→ **What you need to do**
Reproduce word for word everything in the data from the line containing "Which object is" down to the end, including both ends, and leave the pictures out of your answer.

→ **Given records**
..........

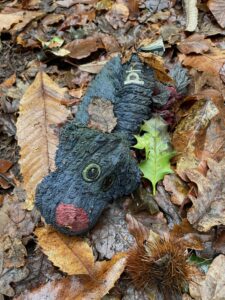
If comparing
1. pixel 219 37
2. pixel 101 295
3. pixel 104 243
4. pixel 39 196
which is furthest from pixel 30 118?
pixel 219 37

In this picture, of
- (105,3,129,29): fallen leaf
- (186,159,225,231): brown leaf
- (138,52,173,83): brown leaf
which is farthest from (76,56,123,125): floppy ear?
(105,3,129,29): fallen leaf

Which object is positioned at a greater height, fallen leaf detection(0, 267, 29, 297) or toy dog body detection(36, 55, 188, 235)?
toy dog body detection(36, 55, 188, 235)

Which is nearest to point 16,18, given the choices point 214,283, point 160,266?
point 160,266

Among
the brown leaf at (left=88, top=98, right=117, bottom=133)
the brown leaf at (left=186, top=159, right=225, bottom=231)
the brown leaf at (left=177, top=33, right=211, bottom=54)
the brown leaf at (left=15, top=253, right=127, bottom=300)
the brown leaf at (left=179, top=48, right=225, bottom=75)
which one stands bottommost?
the brown leaf at (left=15, top=253, right=127, bottom=300)

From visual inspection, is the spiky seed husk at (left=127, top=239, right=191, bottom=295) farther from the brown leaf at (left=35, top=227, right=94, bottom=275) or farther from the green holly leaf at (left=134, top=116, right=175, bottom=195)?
the green holly leaf at (left=134, top=116, right=175, bottom=195)

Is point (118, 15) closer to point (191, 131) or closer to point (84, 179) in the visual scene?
point (191, 131)

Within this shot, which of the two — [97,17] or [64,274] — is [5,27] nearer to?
[97,17]

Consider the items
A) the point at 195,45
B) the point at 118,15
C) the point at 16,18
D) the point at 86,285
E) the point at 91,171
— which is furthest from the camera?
the point at 16,18
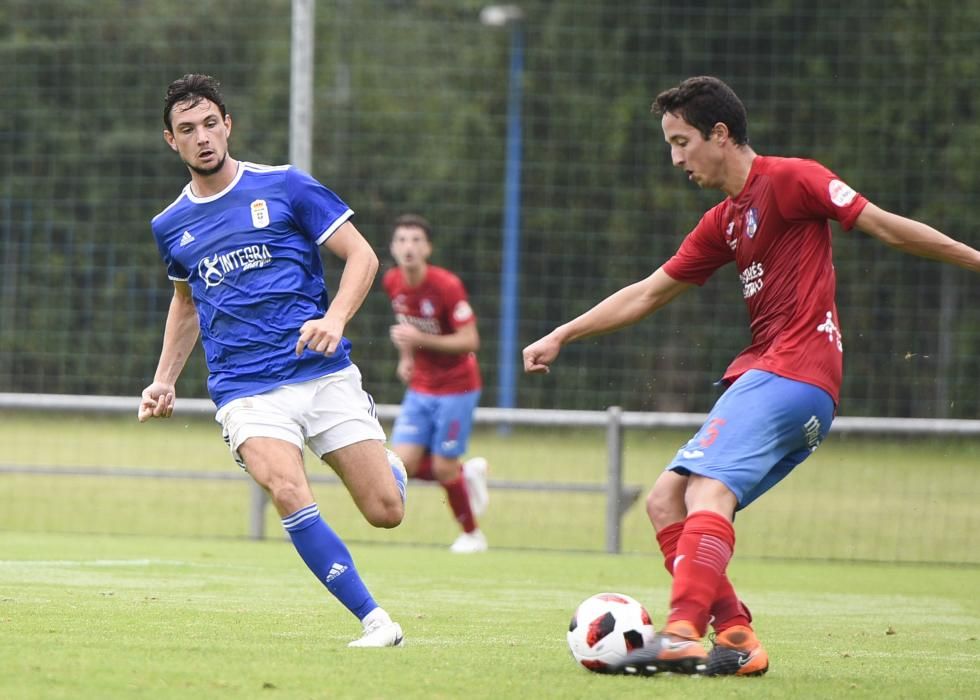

..........

→ **Reply**
Which object is positioned at a greater height, fallen leaf detection(0, 267, 29, 297) or toy dog body detection(36, 55, 188, 235)?
toy dog body detection(36, 55, 188, 235)

Which is nearest to point 16,18, given the choices point 214,283, point 160,266?
point 160,266

Among
the brown leaf at (left=88, top=98, right=117, bottom=133)
the brown leaf at (left=186, top=159, right=225, bottom=231)
the brown leaf at (left=177, top=33, right=211, bottom=54)
the brown leaf at (left=15, top=253, right=127, bottom=300)
the brown leaf at (left=179, top=48, right=225, bottom=75)
which one stands bottommost?
the brown leaf at (left=15, top=253, right=127, bottom=300)

From visual inspection, is the spiky seed husk at (left=127, top=239, right=191, bottom=295) farther from the brown leaf at (left=35, top=227, right=94, bottom=275) or farther from the green holly leaf at (left=134, top=116, right=175, bottom=195)?
the green holly leaf at (left=134, top=116, right=175, bottom=195)

Is point (118, 15) closer to point (191, 131) or closer to point (84, 179) in the visual scene?
point (191, 131)

Within this shot, which of the two — [97,17] or [64,274] — is [5,27] nearer to?
[97,17]

Consider the items
A) the point at 195,45
B) the point at 118,15
C) the point at 16,18
D) the point at 86,285
E) the point at 91,171
— which is furthest from the camera?
the point at 16,18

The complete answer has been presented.